=== Extract provided ===

In July 2012, the 12th International Congress on Mathematical Education (ICME-12) was held in Seoul, (South) Korea. As the largest international conference in mathematical education, ICME is the biggest gathering of mathematics educators, mathematics education researchers, mathematicians, and related organizations around the world. Thus, ICME-12 seemed to provide an appropriate opportunity to revisit the history of mathematics education in Korea.
The history of mathematics education in Korea is not so long—if measured since the Korean War, it is just a half century long. It can be viewed through the lens of the histories of the Korean Society of Mathematical Education, founded in 1962, and the Korea Society of Educational Studies in Mathematics, established in 1991. The Korean Society of Mathematical Education, which has strived since its establishment to increase international interaction between Korean and non-Korean math educators, has helped established a Korea–Japan Joint Seminar on Mathematical Education, thereby fostering internationalization of mathematical education, and currently organizes an international conference in mathematical education for the gifted every year. The Korea Society of Educational Studies in Mathematics emerged out of the Korean Association of Research in Mathematical Education. As the modernization of mathematical education, which began in England and the United States in the 1950s, spread to Korea, some mathematics educators established the Korean Association of Research in Mathematical Education in 1965, to apply modern methods in their own practice. The Korea Society of Educational Studies in Mathematics, established by a mathematical education seminar group, inherits this tradition. It began to hold intensive seminars to deepen academic work in math education in Korea. Other organizations contributing to mathematical education in Korea include the Society of School Mathematics, which has conducted research and identified desirable directions for mathematical education by combining the lessons of educational theory and teaching since 1992, a research society of mathematics teachers called the Korean Society of Teachers of Mathematics, which was formed in 1994 for the purpose of the development of mathematical education and the popularization of mathematics, and the Korean School Mathematics Society, established in 1998, which has the goal of improving mathematical education by bringing mathematical educators, mathematicians, and teachers together to strive for active research and its application.

=== Data under study ===

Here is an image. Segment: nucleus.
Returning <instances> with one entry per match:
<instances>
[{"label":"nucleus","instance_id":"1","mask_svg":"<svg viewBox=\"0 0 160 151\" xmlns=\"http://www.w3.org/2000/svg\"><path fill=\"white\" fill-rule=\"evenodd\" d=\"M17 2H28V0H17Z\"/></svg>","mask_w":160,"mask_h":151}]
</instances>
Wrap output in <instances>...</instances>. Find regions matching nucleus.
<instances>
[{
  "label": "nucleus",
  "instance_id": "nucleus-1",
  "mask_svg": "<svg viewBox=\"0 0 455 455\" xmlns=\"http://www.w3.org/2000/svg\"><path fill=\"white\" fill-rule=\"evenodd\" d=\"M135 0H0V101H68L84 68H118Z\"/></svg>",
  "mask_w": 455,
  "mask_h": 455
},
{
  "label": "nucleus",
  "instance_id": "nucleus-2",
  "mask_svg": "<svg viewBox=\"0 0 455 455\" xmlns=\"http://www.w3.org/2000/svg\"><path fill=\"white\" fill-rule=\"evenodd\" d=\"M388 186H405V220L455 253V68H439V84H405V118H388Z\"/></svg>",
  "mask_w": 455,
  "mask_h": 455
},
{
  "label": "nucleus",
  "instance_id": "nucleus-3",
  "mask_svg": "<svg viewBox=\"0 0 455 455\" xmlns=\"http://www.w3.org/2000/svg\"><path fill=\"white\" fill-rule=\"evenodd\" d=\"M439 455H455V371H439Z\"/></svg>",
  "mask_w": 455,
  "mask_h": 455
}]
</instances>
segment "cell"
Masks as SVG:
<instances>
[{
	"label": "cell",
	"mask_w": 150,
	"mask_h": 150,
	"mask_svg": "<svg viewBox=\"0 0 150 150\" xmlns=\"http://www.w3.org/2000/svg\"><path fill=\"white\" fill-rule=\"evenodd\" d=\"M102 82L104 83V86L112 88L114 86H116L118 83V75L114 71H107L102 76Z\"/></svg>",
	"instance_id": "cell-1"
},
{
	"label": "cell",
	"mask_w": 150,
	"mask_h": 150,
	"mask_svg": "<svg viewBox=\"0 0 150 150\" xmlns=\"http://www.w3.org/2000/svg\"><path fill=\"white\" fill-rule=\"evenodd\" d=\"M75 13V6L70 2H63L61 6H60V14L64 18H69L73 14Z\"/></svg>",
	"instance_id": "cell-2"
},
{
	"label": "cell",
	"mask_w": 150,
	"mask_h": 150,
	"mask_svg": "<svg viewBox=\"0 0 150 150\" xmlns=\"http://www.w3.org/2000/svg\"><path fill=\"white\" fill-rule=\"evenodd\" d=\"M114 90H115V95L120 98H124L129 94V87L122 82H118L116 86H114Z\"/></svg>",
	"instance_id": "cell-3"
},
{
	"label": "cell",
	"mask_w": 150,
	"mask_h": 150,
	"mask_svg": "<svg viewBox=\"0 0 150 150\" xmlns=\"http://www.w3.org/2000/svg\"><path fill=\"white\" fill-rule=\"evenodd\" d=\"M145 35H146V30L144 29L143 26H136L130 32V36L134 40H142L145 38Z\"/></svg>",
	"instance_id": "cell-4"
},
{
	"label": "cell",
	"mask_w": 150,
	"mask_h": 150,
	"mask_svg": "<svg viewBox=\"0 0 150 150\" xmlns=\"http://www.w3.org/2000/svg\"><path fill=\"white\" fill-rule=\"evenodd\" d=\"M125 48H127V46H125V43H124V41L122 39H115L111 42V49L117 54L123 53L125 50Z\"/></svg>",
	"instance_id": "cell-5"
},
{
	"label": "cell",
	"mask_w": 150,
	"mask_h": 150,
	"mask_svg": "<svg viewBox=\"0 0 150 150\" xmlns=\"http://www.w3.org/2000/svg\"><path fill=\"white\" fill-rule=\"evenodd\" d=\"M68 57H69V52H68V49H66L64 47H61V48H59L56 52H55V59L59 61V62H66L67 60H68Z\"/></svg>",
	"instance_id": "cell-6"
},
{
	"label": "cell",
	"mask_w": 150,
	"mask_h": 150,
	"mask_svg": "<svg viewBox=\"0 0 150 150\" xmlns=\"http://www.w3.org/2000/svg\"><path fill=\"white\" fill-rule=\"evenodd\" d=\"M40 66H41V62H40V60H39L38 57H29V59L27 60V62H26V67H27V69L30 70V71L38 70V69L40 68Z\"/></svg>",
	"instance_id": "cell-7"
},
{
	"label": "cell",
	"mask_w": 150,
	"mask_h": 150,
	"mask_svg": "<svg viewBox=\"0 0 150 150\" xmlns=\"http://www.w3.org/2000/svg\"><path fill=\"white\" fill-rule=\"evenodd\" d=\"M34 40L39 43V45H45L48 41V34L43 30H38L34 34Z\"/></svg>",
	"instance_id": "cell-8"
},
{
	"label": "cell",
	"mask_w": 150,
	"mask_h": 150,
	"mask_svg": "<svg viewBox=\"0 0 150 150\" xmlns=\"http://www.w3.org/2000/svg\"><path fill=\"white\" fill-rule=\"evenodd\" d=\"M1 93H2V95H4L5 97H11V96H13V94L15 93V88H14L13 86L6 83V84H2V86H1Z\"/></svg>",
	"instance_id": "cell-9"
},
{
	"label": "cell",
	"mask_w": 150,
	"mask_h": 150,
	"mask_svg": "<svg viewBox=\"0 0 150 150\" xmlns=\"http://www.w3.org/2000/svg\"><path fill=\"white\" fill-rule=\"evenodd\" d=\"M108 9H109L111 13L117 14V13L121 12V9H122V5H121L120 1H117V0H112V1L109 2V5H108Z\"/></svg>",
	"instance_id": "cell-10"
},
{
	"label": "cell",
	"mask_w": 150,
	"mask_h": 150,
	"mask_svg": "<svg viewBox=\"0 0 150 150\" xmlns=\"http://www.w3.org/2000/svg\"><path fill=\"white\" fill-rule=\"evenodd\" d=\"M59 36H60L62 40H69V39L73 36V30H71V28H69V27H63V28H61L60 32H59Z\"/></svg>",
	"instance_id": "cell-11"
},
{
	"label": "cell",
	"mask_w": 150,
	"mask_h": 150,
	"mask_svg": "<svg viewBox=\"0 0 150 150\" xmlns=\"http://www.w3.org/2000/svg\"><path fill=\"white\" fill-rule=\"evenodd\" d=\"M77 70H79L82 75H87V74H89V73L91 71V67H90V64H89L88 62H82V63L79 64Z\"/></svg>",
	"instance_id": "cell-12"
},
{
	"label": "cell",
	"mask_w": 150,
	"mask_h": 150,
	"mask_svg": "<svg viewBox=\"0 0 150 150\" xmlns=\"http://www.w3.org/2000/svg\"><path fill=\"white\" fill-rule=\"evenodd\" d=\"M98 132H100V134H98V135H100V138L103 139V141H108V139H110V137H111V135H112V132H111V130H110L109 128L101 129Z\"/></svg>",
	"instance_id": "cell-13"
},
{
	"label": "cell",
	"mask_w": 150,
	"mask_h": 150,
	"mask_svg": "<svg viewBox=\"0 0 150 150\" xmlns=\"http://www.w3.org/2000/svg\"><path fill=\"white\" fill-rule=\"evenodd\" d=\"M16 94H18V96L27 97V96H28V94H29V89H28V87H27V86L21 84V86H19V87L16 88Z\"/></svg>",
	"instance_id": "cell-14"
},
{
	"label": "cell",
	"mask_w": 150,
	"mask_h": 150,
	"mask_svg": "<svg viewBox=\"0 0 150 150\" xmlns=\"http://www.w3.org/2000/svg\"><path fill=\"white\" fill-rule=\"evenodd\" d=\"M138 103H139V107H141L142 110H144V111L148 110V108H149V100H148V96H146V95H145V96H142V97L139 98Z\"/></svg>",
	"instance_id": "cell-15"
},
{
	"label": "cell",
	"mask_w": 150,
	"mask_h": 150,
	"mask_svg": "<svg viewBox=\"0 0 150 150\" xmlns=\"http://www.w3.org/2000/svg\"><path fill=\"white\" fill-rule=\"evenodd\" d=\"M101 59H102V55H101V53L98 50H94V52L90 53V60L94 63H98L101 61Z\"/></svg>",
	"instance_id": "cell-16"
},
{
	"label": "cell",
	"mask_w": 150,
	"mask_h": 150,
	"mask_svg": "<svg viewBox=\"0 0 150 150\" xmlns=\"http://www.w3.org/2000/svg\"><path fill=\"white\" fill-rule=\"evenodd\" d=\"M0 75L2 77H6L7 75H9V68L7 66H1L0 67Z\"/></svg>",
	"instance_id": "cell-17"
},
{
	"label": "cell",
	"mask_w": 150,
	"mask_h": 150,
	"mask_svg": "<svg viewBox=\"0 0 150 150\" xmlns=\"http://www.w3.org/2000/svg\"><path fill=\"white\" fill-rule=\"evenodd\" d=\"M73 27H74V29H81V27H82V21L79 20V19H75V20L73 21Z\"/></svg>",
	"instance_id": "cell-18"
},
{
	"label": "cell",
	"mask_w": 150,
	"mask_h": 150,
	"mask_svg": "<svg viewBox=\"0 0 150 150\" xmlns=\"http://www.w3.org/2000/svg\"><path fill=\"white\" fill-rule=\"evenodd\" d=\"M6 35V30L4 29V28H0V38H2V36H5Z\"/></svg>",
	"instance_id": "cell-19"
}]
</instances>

===

→ **Exercises**
1) In the passage on mathematics education in Korea, what year was the Korean Society of Teachers of Mathematics formed?
2) Reproduce, word for word, the section of the passage on mathematics education in Korea that opens with the words containing "In July 2012, the" and closes with "mathematics education in Korea.".

→ **Task-by-task results**
1) 1994

2)
In July 2012, the 12th International Congress on Mathematical Education (ICME-12) was held in Seoul, (South) Korea. As the largest international conference in mathematical education, ICME is the biggest gathering of mathematics educators, mathematics education researchers, mathematicians, and related organizations around the world. Thus, ICME-12 seemed to provide an appropriate opportunity to revisit the history of mathematics education in Korea.